Carlos Drummond de Andrade In: Apprentice's Tales. Uyarlanmış.
1) Şehirdeki çocukların A Doida ile ilgili alışkanlığının ne olduğunu açıklayın?
2) Nüfusun Doida'nın hayatıyla ilgili söylediği iki versiyon nedir?
3) A Doida dere yolunda bulunan kulübeye kendini kilitledikten sonra ne oldu?
4) A Doida'nın yaşadığı şehirde halkın kullandığı cezalandırma veya alay etme ifadeleri nelerdi?
5) Neden şehirden insanlar veya aile üyeleri A Doida'yı uygun bir yere koymadı?
6) Durumu garip bulabilecek bir yabancı geldiğinde şehir halkının kullandığı gerekçe neydi? Bu ifadelere katılıyor musunuz? gerekçelendirin.
7) Bacaya taş atma girişiminde sonuç alınamayınca çocuklara ne oldu? Gerçekleri bildirin:
8) Doida'nın evine girdikten sonra çocuğa ve ev sahibine ne olduğunu anlat. O andan itibaren kadının ve kendisinin tutumlarını kısaca anlatır mısınız?
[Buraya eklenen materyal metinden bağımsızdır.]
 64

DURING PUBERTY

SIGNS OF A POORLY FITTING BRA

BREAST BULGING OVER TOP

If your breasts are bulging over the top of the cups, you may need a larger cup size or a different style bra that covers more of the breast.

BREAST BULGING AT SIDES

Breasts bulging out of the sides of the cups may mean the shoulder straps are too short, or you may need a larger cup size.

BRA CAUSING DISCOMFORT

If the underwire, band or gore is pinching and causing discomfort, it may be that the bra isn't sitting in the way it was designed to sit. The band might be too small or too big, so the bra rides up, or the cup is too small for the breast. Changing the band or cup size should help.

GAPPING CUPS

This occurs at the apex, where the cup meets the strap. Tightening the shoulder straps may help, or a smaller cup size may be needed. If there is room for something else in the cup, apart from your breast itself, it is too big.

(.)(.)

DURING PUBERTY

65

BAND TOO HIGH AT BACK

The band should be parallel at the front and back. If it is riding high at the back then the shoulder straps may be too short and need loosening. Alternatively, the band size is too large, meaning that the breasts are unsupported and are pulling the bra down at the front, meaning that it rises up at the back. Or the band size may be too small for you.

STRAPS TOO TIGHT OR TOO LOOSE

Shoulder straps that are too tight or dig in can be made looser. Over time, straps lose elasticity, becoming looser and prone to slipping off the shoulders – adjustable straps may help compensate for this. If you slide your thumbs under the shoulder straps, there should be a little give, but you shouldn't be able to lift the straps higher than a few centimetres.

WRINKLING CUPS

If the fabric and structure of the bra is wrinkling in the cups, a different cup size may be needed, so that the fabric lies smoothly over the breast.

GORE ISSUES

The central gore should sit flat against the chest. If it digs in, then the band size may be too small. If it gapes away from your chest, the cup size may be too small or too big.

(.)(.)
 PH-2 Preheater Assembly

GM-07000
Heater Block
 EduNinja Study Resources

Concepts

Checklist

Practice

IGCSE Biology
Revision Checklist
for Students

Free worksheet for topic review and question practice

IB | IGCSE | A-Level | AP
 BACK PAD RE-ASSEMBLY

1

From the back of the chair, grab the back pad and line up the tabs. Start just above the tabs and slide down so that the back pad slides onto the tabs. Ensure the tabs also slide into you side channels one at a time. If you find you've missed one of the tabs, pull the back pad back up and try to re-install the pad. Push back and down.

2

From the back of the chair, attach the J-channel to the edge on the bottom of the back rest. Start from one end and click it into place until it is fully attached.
9) Kadınla temastan sonra, çocuğa ne gibi bir his geldiğini bildirin. Ardından masalın sonucunu bildirin.
10) Bu hikayeyi okurken ne hissettiğinizi bildirin
Rosiane Fernandes Silva – Harfler Bölümünden Mezun Oldu
at Yanıtlar başlığın üstündeki linkte.